Brief 1 ▸ In the clinical thermography text, what temperature sensitivity do the clinic's cameras record thermal patterns with?
Brief 2 ▸ Name each clinical field that the clinical thermography text names as using medical DITI.

Selected excerpt ▸
=== Begin Enclosure ===

Clinical Thermography in Arizona
What Exactly IS Thermal Imaging or Clinical Thermography?
Our Clinical Thermography clinic in Phoenix Arizona offers simple test of physiology that relies on the sympathetic nerve control of skin blood flow and the ability of the sympathetic nervous system to respond to and react to pain, pathology, injury or dysfunction anywhere in the body. While other diagnostics such as ultrasound, radiography and mammography show the body's structure or anatomy, DITI (digital infrared thermal imaging) is unique in that it shows physiologic and metabolic processes.
Medical DITI enables the examiner to visualize and quantify changes in skin surface temperature. An infrared scanning device is used to convert infrared radiation emitted from the skin surface into electrical impulses that are visualized in color on a monitor. This visual image graphically maps the body temperature and is referred to as a thermogram. The spectrum of colors indicates an increase or decrease in the amount of infrared radiation being emitted from the body surface. Since there is a high degree of thermal symmetry in the normal body, subtle abnormal temperature asymmetries can be easily identified.
How Does Thermography Work?
These thermal patterns displayed in the thermograms are as unique as fingerprints. In healthy people there is a symmetrical thermal pattern that is consistent and reproducible for that individual. Injury or disease will result in thermal asymmetries. DITI, using our state of the art Flir digital thermal cameras, will record these thermal patterns in a thermograph in precise detail with a temperature sensitivity of 0.01°C.
Medical DITI is a monitor of thermal abnormalities present in a number of diseases and physical injuries. It is used as an aid for diagnosis and prognosis, as well as therapy follow up and rehabilitation monitoring, within clinical fields that include Rheumatology, Neurology, Physiotherapy, Sports Medicine, Oncology, Pediatrics, Orthopedics and many others.
Appointments for standard thermal exams, from breast scans to full body scans, take on average about 30 to 45 minutes with the first 10 to 15 minutes acclimating to the scan room temperature of 68 to 72 degrees.
Medical DITI is the only method available to visualize and assess pain and pathology anywhere in the body. Results obtained through thermography are totally objective and show excellent correlation with other diagnostic tests.

=== End Enclosure ===

Data extracts ▸
=== Begin Enclosure ===

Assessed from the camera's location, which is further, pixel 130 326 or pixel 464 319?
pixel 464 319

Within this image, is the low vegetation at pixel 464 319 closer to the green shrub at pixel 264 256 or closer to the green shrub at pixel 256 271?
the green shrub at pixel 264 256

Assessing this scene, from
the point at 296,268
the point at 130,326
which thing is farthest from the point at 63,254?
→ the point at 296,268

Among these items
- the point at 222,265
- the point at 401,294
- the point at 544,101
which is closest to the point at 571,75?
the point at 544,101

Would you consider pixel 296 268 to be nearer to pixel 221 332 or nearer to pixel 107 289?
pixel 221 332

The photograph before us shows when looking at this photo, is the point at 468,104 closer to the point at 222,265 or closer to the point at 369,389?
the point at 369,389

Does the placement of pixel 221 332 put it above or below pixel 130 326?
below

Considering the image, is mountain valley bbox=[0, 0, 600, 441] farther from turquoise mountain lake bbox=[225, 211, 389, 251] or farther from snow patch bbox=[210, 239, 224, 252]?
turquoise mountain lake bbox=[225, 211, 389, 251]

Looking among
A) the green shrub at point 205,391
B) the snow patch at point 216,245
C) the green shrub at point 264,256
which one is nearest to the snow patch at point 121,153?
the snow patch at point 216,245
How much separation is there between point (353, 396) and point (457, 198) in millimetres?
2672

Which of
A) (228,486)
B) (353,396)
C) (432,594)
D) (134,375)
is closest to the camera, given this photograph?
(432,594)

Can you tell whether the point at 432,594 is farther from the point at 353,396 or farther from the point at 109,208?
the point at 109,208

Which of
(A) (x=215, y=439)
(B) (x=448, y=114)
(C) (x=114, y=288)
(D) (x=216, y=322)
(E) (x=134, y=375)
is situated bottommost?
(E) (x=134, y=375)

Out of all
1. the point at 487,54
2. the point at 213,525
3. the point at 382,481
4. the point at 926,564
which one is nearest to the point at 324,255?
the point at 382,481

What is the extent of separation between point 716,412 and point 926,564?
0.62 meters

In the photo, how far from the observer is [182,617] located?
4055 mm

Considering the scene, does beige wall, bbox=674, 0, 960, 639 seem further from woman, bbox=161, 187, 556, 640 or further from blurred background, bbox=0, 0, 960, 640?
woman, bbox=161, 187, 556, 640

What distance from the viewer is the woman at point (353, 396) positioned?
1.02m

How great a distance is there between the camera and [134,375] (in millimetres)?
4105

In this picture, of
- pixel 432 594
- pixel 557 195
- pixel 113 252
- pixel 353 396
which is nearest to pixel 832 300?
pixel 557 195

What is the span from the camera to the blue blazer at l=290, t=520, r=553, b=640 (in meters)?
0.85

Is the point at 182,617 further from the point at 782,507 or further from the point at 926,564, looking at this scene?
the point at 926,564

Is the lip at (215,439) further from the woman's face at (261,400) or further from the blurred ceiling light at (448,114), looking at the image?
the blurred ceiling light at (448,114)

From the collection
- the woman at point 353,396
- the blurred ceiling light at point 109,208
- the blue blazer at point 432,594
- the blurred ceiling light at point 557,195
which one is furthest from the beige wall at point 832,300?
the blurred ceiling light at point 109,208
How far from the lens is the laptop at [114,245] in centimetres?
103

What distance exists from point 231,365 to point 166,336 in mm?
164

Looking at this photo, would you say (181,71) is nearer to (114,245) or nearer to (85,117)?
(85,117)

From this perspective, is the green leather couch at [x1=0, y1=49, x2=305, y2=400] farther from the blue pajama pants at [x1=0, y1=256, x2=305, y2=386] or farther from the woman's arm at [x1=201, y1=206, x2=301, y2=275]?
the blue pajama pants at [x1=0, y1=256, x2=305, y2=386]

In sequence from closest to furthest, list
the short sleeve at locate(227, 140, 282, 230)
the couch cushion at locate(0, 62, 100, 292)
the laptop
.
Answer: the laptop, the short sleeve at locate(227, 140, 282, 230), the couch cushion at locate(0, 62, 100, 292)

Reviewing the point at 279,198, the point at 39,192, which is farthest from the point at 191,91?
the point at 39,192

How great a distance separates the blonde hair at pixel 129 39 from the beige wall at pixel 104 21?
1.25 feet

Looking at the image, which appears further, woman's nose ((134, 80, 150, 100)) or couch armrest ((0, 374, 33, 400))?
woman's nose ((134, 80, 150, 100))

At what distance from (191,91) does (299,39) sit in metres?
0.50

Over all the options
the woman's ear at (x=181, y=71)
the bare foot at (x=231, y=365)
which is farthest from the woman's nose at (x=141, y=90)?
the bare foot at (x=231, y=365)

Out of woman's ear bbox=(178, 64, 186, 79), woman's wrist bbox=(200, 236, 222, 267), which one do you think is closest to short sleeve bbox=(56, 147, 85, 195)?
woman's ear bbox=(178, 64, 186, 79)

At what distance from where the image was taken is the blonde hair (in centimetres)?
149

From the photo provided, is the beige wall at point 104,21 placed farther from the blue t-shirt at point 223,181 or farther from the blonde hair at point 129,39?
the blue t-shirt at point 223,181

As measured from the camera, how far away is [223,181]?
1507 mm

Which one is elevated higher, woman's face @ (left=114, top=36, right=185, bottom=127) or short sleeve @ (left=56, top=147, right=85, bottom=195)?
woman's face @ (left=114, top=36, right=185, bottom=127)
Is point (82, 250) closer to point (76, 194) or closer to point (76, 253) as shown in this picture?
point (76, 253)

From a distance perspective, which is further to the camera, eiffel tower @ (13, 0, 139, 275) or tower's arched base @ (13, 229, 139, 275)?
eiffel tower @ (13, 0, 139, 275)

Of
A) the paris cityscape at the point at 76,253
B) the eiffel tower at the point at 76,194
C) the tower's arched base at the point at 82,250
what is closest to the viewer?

=== End Enclosure ===

Written answer 1 ▸ 0.01°C

Written answer 2 ▸ Rheumatology, Neurology, Physiotherapy, Sports Medicine, Oncology, Pediatrics, Orthopedics